The nursery and fruit-growing companies at the heart of the legal action against MPI over seized apple and stonefruit plants and plant material have been working hard to facilitate the rebuilding of the relationship between MPI and the USA-based Clean Plant Centre North West (CPCNW).
Overnight last night at the CPCNW facility in Prosser, Washington, representatives from MPI held their first face-to-face meeting with members of the CPCNW since a discontinued audit in March.
Industry member and owner of McGrath Nurseries, Andy McGrath, arranged the meeting on behalf of the New Zealand companies most affected when MPI revoked the accreditation of the CPCNW facility.
CPCNW has been supplying New Zealand orchards and nurseries with new and innovative plant varieties for over 30 years and plays a critical role in the future of the New Zealand apple and stonefruit export industry.
CPCNW holds new varieties of peaches, nectarines and cherries that hold significant potential for New Zealand nurseries and orchards. These varieties have been specifically developed to meet consumer demand for taste, size and nutritional value. The prospect of commercially growing these varieties in New Zealand opens export market opportunities to China, USA, and elsewhere.

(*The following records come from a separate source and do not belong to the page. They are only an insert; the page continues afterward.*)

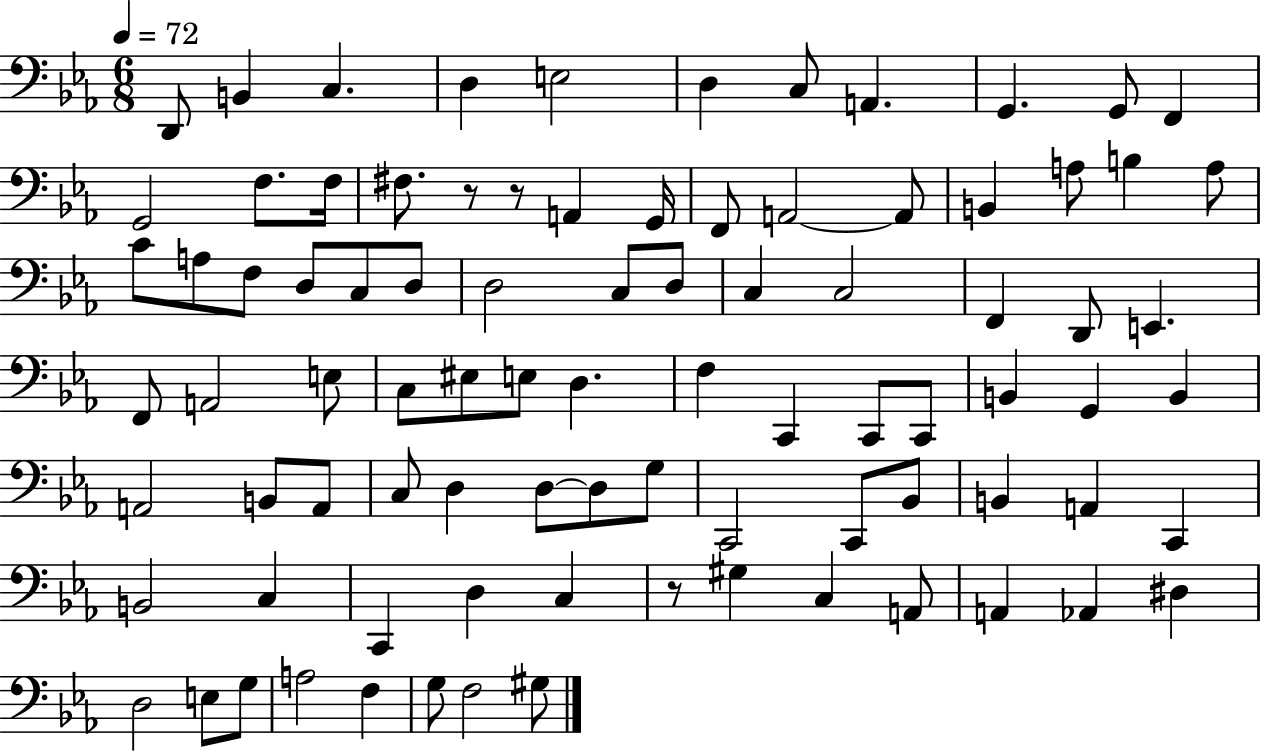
{
  \clef bass
  \numericTimeSignature
  \time 6/8
  \key ees \major
  \tempo 4 = 72
  d,8 b,4 c4. | d4 e2 | d4 c8 a,4. | g,4. g,8 f,4 | \break g,2 f8. f16 | fis8. r8 r8 a,4 g,16 | f,8 a,2~~ a,8 | b,4 a8 b4 a8 | \break c'8 a8 f8 d8 c8 d8 | d2 c8 d8 | c4 c2 | f,4 d,8 e,4. | \break f,8 a,2 e8 | c8 eis8 e8 d4. | f4 c,4 c,8 c,8 | b,4 g,4 b,4 | \break a,2 b,8 a,8 | c8 d4 d8~~ d8 g8 | c,2 c,8 bes,8 | b,4 a,4 c,4 | \break b,2 c4 | c,4 d4 c4 | r8 gis4 c4 a,8 | a,4 aes,4 dis4 | \break d2 e8 g8 | a2 f4 | g8 f2 gis8 | \bar "|."
}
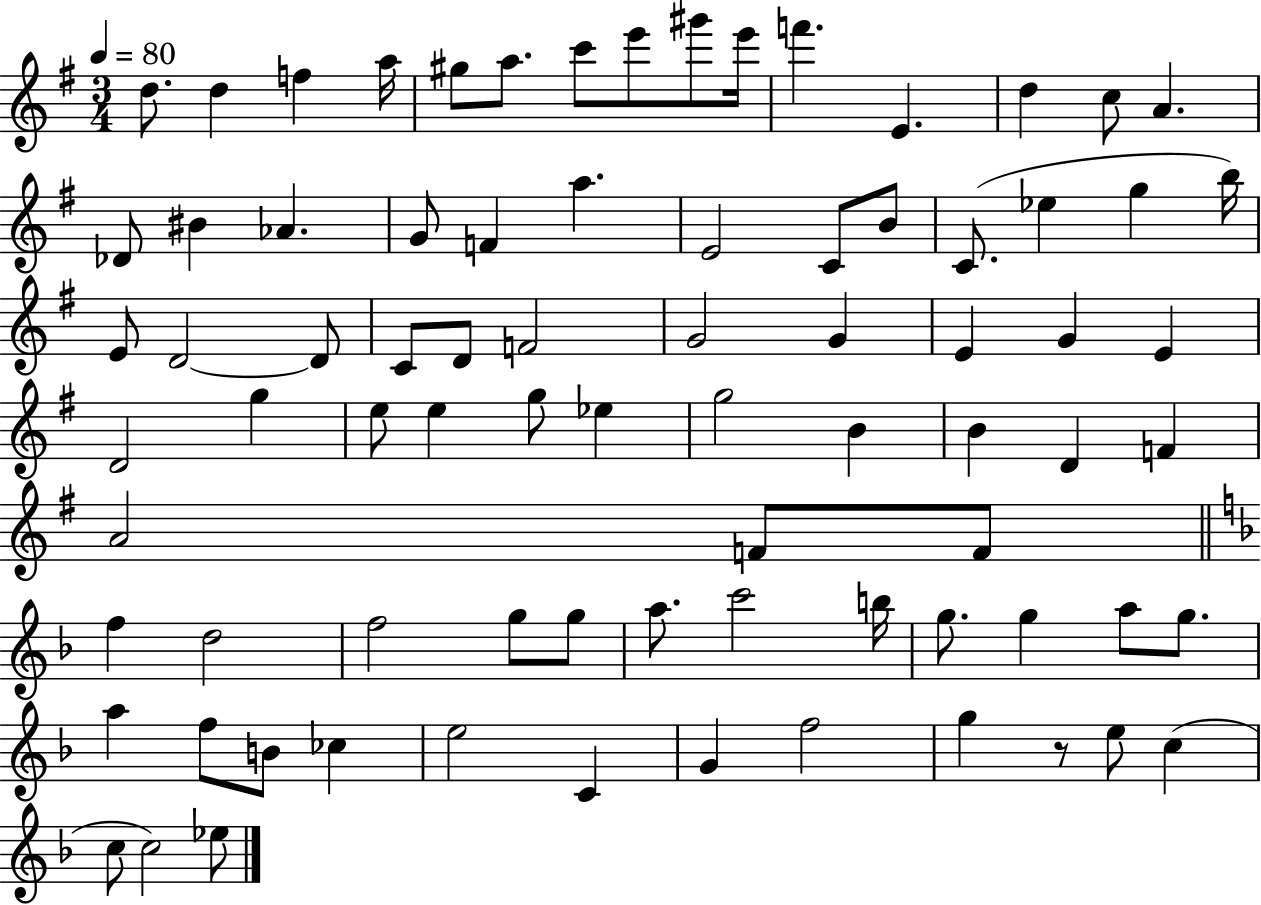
X:1
T:Untitled
M:3/4
L:1/4
K:G
d/2 d f a/4 ^g/2 a/2 c'/2 e'/2 ^g'/2 e'/4 f' E d c/2 A _D/2 ^B _A G/2 F a E2 C/2 B/2 C/2 _e g b/4 E/2 D2 D/2 C/2 D/2 F2 G2 G E G E D2 g e/2 e g/2 _e g2 B B D F A2 F/2 F/2 f d2 f2 g/2 g/2 a/2 c'2 b/4 g/2 g a/2 g/2 a f/2 B/2 _c e2 C G f2 g z/2 e/2 c c/2 c2 _e/2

Andy McGrath said, “We are heartened that the meeting was collaborative and constructive. The conversation regarding reaccreditation of CPCNW was robust and I am pleased to see both parties moving towards an acceptable position whereby accreditation may be achieved in a timely manner.
“We will continue to foster a strong working relationship between MPI and CPCNW. New Zealand stands to gain much more from these discussions. We are a small player in the global horticulture and fresh produce market and access to premium varieties is important for our continued success.
“But this is just the start for MPI. It is about time they picked up the ball and started running with it. Too much taxpayers money has been wasted on MPI in-action or illegal actions such as the illegal seizure of plant material,” added Andy McGrath.
“Industry members are seeking a resolution with regard to compensation for the losses and costs incurred as a result of the illegal seizure of plant materials. Nursery owners and orchardists suffered significant disruption to normal business, and the stress these owners were put under impacted on personal lives and relationships. MPI has hardly acknowledged the impact of their actions.
“In addition, the industry is seeking a full review and update of the Import Health Standards (IHS) for Prunus (stonefruit), Malus (apple), and Pyrus (pear) as these are well overdue. The standard for Pyrus expired in 2004!, added Andy McGrath.